Problems to work on —
a – Decide whether each statement below agrees with the news article about Fire Star Virtues as a brigade guide. Answer yes or no for each, and quote the deciding words of the article exactly.
(i) Certificates of recognition are to be distributed to every brigade and Group in the Region.
(ii) The volunteer called Fred was driving southward when he came upon the accident.
(iii) A second tip truck with a trailer was about 80 metres further along the road.
b – From the news article about Fire Star Virtues as a brigade guide, retype the passage starting with "Views: 6207" and going on through "Severe FDR days.".

Document section —
News & Media

Fire Star Virtues as a brigade guide

By: Patrick O'Brien

  11.00 AM 23 March, 2012

Views: 6207

Thanks to all who have responded to the various large and small incidents we had across the Region this Fire Danger Period. Thank you also to all Groups and brigades that stepped up their preparedness levels, readied Strike Teams and manned Group HQs or Div Coms on TFB or Severe FDR days.

We are remembering the situation we were in in February and March last year. The outstanding efforts by individuals, brigades and Groups across LMR as well as all those from outside LMR who helped, in response to the major floods were, at the time and have continued to be since, an inspiration to all CFA members in the Region.

The OMs of the three Districts will shortly commence the distribution of certificates of recognition to every brigade and Group in the Region. Every brigade and Group contributed, collectively or through individual members, to the flood response effort in some way or another. Please consider displaying your certificate proudly.

I want to share a story of one volunteer's recent experiences and reflections. "Once upon a time a CFA volunteer, to spare him any embarrassment we'll call him Fred, was driving northward along a back road in Central Victoria when, on rounding a corner, he came upon a motor vehicle accident scene. In rapid succession he observed the sheared-off base of a concrete power pole on his right, high voltage lines lying along the right hand side of the road in long grass and across the road surface to the other side, a tip truck on its side in the spoon drain on the left and the remains of the power pole and cross arm lying behind it.

Skid marks on the road surface and a big score mark in the dirt on the left hand side of the road gave clues as to what had happened. Another tip truck and trailer, about 80 metres further on, was in the act of positioning itself across the road to stop traffic approaching from the other direction.

A local farmer was leaning over his fence dealing with a small but vigorous fire which the power lines had started in the grass on the road verge next to his property. A light and steady south-easterly was pushing the fire in both directions along the roadside. It was clear that the accident had just occurred.

Stored data —
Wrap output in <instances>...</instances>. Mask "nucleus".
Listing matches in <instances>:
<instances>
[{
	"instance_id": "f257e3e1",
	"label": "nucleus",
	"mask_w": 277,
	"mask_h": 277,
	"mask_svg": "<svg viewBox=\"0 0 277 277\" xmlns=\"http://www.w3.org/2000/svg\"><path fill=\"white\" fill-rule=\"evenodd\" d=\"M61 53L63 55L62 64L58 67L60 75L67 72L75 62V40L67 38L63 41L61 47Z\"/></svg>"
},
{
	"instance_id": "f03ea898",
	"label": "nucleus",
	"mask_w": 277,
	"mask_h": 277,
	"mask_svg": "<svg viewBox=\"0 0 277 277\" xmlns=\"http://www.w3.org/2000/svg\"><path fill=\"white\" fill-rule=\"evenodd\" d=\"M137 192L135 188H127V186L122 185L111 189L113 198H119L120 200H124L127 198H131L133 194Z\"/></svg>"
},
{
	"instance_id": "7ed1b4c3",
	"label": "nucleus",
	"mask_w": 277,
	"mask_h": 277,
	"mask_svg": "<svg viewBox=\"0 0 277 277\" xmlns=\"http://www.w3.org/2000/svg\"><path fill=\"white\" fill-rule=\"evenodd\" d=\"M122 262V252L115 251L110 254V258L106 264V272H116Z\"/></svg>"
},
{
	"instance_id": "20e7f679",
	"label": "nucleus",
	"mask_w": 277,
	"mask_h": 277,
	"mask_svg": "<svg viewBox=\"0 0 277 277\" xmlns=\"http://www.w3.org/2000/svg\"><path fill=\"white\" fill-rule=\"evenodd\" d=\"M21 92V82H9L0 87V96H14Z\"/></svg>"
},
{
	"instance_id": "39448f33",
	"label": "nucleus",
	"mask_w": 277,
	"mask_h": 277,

Answers for this exercise —
a –
(i) Yes: "The OMs of the three Districts will shortly commence the distribution of certificates of recognition to every brigade and Group in the Region."
(ii) No: "was driving northward along a back road in Central Victoria"
(iii) Yes: "Another tip truck and trailer, about 80 metres further on, was in the act of positioning itself across the road to stop traffic approaching from the other direction."

b –
Views: 6207

Thanks to all who have responded to the various large and small incidents we had across the Region this Fire Danger Period. Thank you also to all Groups and brigades that stepped up their preparedness levels, readied Strike Teams and manned Group HQs or Div Coms on TFB or Severe FDR days.